- [Directions for this task] I need all of the entries printed exactly.

>>>

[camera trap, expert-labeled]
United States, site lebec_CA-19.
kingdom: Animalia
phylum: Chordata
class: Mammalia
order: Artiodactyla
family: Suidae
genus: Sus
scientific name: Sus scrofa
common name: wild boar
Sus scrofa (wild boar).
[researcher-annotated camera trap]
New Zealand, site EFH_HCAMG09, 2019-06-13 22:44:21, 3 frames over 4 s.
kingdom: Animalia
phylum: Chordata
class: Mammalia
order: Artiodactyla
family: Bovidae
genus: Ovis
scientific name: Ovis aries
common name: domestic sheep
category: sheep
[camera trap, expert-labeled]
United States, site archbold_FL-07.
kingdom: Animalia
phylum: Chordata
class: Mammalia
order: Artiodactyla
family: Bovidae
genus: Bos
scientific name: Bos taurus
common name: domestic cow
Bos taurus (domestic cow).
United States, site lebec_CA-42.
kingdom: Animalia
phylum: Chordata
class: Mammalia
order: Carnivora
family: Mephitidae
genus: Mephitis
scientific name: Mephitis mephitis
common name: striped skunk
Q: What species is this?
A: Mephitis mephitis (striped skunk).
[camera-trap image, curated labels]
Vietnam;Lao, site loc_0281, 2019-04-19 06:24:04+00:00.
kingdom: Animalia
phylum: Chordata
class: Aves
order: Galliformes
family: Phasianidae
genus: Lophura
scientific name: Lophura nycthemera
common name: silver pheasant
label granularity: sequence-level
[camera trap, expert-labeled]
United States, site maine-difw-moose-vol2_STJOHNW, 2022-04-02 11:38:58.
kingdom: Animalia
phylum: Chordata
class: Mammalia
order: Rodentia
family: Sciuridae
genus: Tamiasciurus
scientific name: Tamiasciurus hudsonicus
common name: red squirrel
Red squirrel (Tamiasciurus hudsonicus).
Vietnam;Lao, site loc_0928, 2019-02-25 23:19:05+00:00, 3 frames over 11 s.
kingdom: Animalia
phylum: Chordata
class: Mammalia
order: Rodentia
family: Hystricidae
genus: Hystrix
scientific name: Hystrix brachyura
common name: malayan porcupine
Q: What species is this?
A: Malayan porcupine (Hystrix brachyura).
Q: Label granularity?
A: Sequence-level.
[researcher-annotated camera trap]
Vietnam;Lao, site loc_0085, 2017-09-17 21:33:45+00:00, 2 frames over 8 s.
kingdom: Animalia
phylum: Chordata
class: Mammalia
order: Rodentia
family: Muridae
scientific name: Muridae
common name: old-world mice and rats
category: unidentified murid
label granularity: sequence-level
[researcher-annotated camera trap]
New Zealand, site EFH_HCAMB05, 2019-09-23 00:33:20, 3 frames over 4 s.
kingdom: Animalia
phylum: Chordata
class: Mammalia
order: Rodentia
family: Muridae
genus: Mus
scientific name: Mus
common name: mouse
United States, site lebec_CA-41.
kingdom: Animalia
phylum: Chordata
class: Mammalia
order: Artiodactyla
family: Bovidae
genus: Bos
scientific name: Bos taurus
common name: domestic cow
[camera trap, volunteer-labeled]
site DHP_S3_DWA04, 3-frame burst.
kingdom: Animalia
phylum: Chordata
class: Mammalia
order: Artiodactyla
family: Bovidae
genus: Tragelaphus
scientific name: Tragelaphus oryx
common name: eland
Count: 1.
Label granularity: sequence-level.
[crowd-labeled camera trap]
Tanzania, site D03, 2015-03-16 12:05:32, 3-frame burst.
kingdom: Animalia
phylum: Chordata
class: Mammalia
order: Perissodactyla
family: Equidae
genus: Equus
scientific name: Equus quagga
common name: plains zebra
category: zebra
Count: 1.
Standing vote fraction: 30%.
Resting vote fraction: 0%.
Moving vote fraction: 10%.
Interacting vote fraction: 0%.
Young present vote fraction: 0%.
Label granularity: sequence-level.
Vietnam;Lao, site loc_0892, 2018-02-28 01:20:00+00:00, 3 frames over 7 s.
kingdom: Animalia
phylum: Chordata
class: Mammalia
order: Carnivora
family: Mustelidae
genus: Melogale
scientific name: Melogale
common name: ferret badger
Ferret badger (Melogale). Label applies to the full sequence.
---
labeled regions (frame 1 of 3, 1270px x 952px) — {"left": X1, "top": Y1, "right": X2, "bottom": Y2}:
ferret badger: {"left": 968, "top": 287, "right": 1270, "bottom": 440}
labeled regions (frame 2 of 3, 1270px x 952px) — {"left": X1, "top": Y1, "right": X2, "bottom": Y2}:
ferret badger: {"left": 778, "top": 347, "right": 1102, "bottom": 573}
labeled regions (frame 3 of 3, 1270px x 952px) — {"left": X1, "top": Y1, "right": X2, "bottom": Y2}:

<<<

- [Task answer]
[camera trap, expert-labeled]
United States, site lebec_CA-19.
kingdom: Animalia
phylum: Chordata
class: Mammalia
order: Artiodactyla
family: Suidae
genus: Sus
scientific name: Sus scrofa
common name: wild boar
Sus scrofa (wild boar).
[researcher-annotated camera trap]
New Zealand, site EFH_HCAMG09, 2019-06-13 22:44:21, 3 frames over 4 s.
kingdom: Animalia
phylum: Chordata
class: Mammalia
order: Artiodactyla
family: Bovidae
genus: Ovis
scientific name: Ovis aries
common name: domestic sheep
category: sheep
[camera trap, expert-labeled]
United States, site archbold_FL-07.
kingdom: Animalia
phylum: Chordata
class: Mammalia
order: Artiodactyla
family: Bovidae
genus: Bos
scientific name: Bos taurus
common name: domestic cow
Bos taurus (domestic cow).
United States, site lebec_CA-42.
kingdom: Animalia
phylum: Chordata
class: Mammalia
order: Carnivora
family: Mephitidae
genus: Mephitis
scientific name: Mephitis mephitis
common name: striped skunk
Q: What species is this?
A: Mephitis mephitis (striped skunk).
[camera-trap image, curated labels]
Vietnam;Lao, site loc_0281, 2019-04-19 06:24:04+00:00.
kingdom: Animalia
phylum: Chordata
class: Aves
order: Galliformes
family: Phasianidae
genus: Lophura
scientific name: Lophura nycthemera
common name: silver pheasant
label granularity: sequence-level
[camera trap, expert-labeled]
United States, site maine-difw-moose-vol2_STJOHNW, 2022-04-02 11:38:58.
kingdom: Animalia
phylum: Chordata
class: Mammalia
order: Rodentia
family: Sciuridae
genus: Tamiasciurus
scientific name: Tamiasciurus hudsonicus
common name: red squirrel
Red squirrel (Tamiasciurus hudsonicus).
Vietnam;Lao, site loc_0928, 2019-02-25 23:19:05+00:00, 3 frames over 11 s.
kingdom: Animalia
phylum: Chordata
class: Mammalia
order: Rodentia
family: Hystricidae
genus: Hystrix
scientific name: Hystrix brachyura
common name: malayan porcupine
Q: What species is this?
A: Malayan porcupine (Hystrix brachyura).
Q: Label granularity?
A: Sequence-level.
[researcher-annotated camera trap]
Vietnam;Lao, site loc_0085, 2017-09-17 21:33:45+00:00, 2 frames over 8 s.
kingdom: Animalia
phylum: Chordata
class: Mammalia
order: Rodentia
family: Muridae
scientific name: Muridae
common name: old-world mice and rats
category: unidentified murid
label granularity: sequence-level
[researcher-annotated camera trap]
New Zealand, site EFH_HCAMB05, 2019-09-23 00:33:20, 3 frames over 4 s.
kingdom: Animalia
phylum: Chordata
class: Mammalia
order: Rodentia
family: Muridae
genus: Mus
scientific name: Mus
common name: mouse
United States, site lebec_CA-41.
kingdom: Animalia
phylum: Chordata
class: Mammalia
order: Artiodactyla
family: Bovidae
genus: Bos
scientific name: Bos taurus
common name: domestic cow
[camera trap, volunteer-labeled]
site DHP_S3_DWA04, 3-frame burst.
kingdom: Animalia
phylum: Chordata
class: Mammalia
order: Artiodactyla
family: Bovidae
genus: Tragelaphus
scientific name: Tragelaphus oryx
common name: eland
Count: 1.
Label granularity: sequence-level.
[crowd-labeled camera trap]
Tanzania, site D03, 2015-03-16 12:05:32, 3-frame burst.
kingdom: Animalia
phylum: Chordata
class: Mammalia
order: Perissodactyla
family: Equidae
genus: Equus
scientific name: Equus quagga
common name: plains zebra
category: zebra
Count: 1.
Standing vote fraction: 30%.
Resting vote fraction: 0%.
Moving vote fraction: 10%.
Interacting vote fraction: 0%.
Young present vote fraction: 0%.
Label granularity: sequence-level.
Vietnam;Lao, site loc_0892, 2018-02-28 01:20:00+00:00, 3 frames over 7 s.
kingdom: Animalia
phylum: Chordata
class: Mammalia
order: Carnivora
family: Mustelidae
genus: Melogale
scientific name: Melogale
common name: ferret badger
Ferret badger (Melogale). Label applies to the full sequence.
---
labeled regions (frame 1 of 3, 1270px x 952px) — {"left": X1, "top": Y1, "right": X2, "bottom": Y2}:
ferret badger: {"left": 968, "top": 287, "right": 1270, "bottom": 440}
labeled regions (frame 2 of 3, 1270px x 952px) — {"left": X1, "top": Y1, "right": X2, "bottom": Y2}:
ferret badger: {"left": 778, "top": 347, "right": 1102, "bottom": 573}
labeled regions (frame 3 of 3, 1270px x 952px) — {"left": X1, "top": Y1, "right": X2, "bottom": Y2}:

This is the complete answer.